Shoot, even if you only have 30 seconds, you can stop to notice where in your body you are storing tension, and gently tense up those parts, and then allow them to soften naturally. Kapow! Who doesn’t have 30 seconds? Think 30 seconds or 1 minute is not very much time? Ask professional fighters who go full bore for 3 to 5 minutes at a time, and get 1 minute of rest. See how many of them would give up that minute. From my personal experience, I would say none.
Find the Self-Compassion Practices that Work Best for You
Much like the rest of life, certain practices are going to feel like better fits. When I was a fashion consultant, I always advised my clients to never purchase anything that did not make them look better than they did without it. If progressive body relaxation works for you, do that. If the self-compassion phrases work for you, do that. If biofeedback breathing works for you, do that. If it is enough to repeat in one word what you wish for yourself in the moment (peace, acceptance, well-being, kindness, hope, freedom), then do that. Perhaps, you have a favorite phrase. My two favorites are: May I be enough. May this moment be enough.

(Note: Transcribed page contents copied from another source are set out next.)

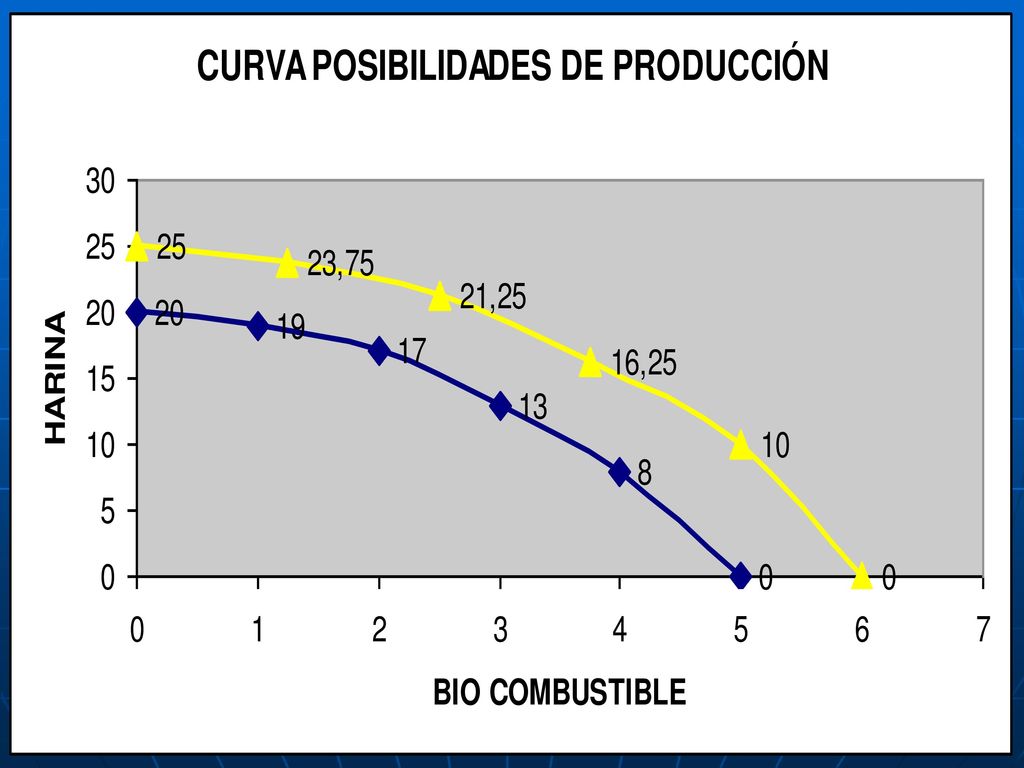 CURVA POSIBILIDADES DE PRODUCCIÓN

HARINA

30
25
20
15
10
5
0

25
23,75
21,25
16,25
10
0

20
19
17
13
8
0

0 1 2 3 4 5 6 7

BIO COMBUSTIBLE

Because of branding and social status, we often marry ourselves to the practices validated by those with the most power. Forget about marriage, don’t even engage yourself in following the practices that work well for someone else, but do not work for you. Let your body be your guide. If you give it permission to speak its mind, it will never lie to you. Your acid test will be whatever creates a feeling of relaxation and well-being.

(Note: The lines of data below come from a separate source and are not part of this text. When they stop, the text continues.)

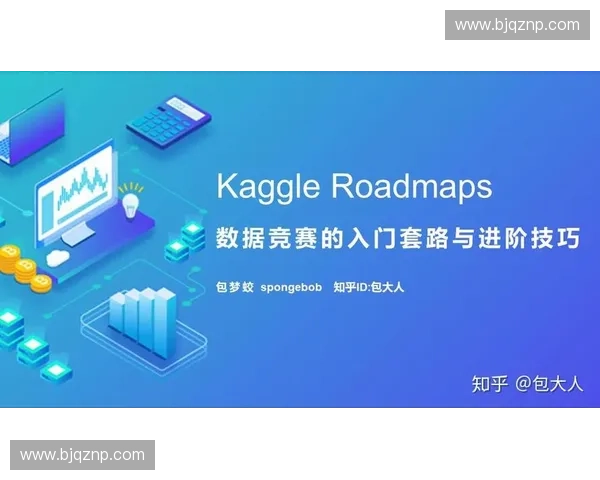 www.bjqznp.com

Kaggle Roadmaps

数据竞赛的入门套路与进阶技巧

包梦蛟 spongebob 知乎ID:包大人

知乎 @包大人

www.bjqznp.com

Don’t Be a Follower. Be a Pioneer.
When it comes to taking on new practices, we tend to overly consult the experts because we fear our own intelligence. Will you make mistakes? Definitely. Will you make discoveries? Definitely. If you are honoring your experience and pursuing your own well being without hurting yourself and anyone else, you are doing this practice correctly. If you find it hard to give yourself permission immediately, take mine until you feel ready to do so. As one of my favorite mentors says, “Doctor’s Orders.”

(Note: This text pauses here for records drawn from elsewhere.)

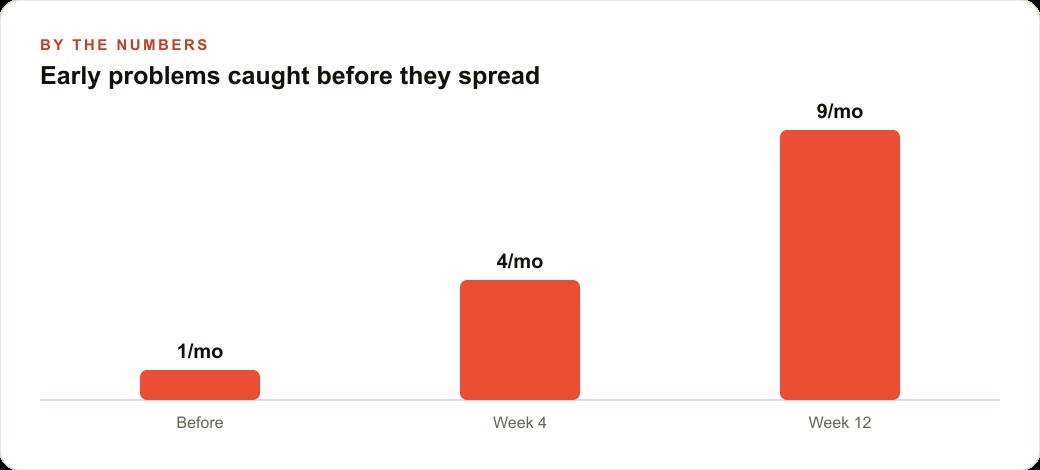 BY THE NUMBERS

Early problems caught before they spread

1/mo
4/mo
9/mo

Before
Week 4
Week 12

If you discover something that you think might provide self-compassion and well-being for others, feel free to submit it to me, and if it makes sense and I have your permission, I will publish it in my writings so that it can reach a wider audience. The two greatest goals of self-compassion practice are acceptance and kindness. Let them be your guides, and put on your archaeologist hat. Mine away at the goodness that is your heart, and remind yourself that the kind of wisdom that enables you to live of a life of acceptance, kindness, and vitality holds the greatest power. Embrace your wisdom and by extension your power.
Accept that we are guided by routines, and integrate self-compassion into your routines. Make these integrations short and doable. Sprinkle these self-compassion practices throughout your day. Use only the practices that feel like a fit, and trust your body’s intelligence to determine goodness of fit. Be a pioneer, and come up with practices that work best for you. Finding things that work, as long as they are driven by the good intentions of your heart, can only be empowering.
365 Days of Kindness. Self-Compassion. Day 55. In the Books.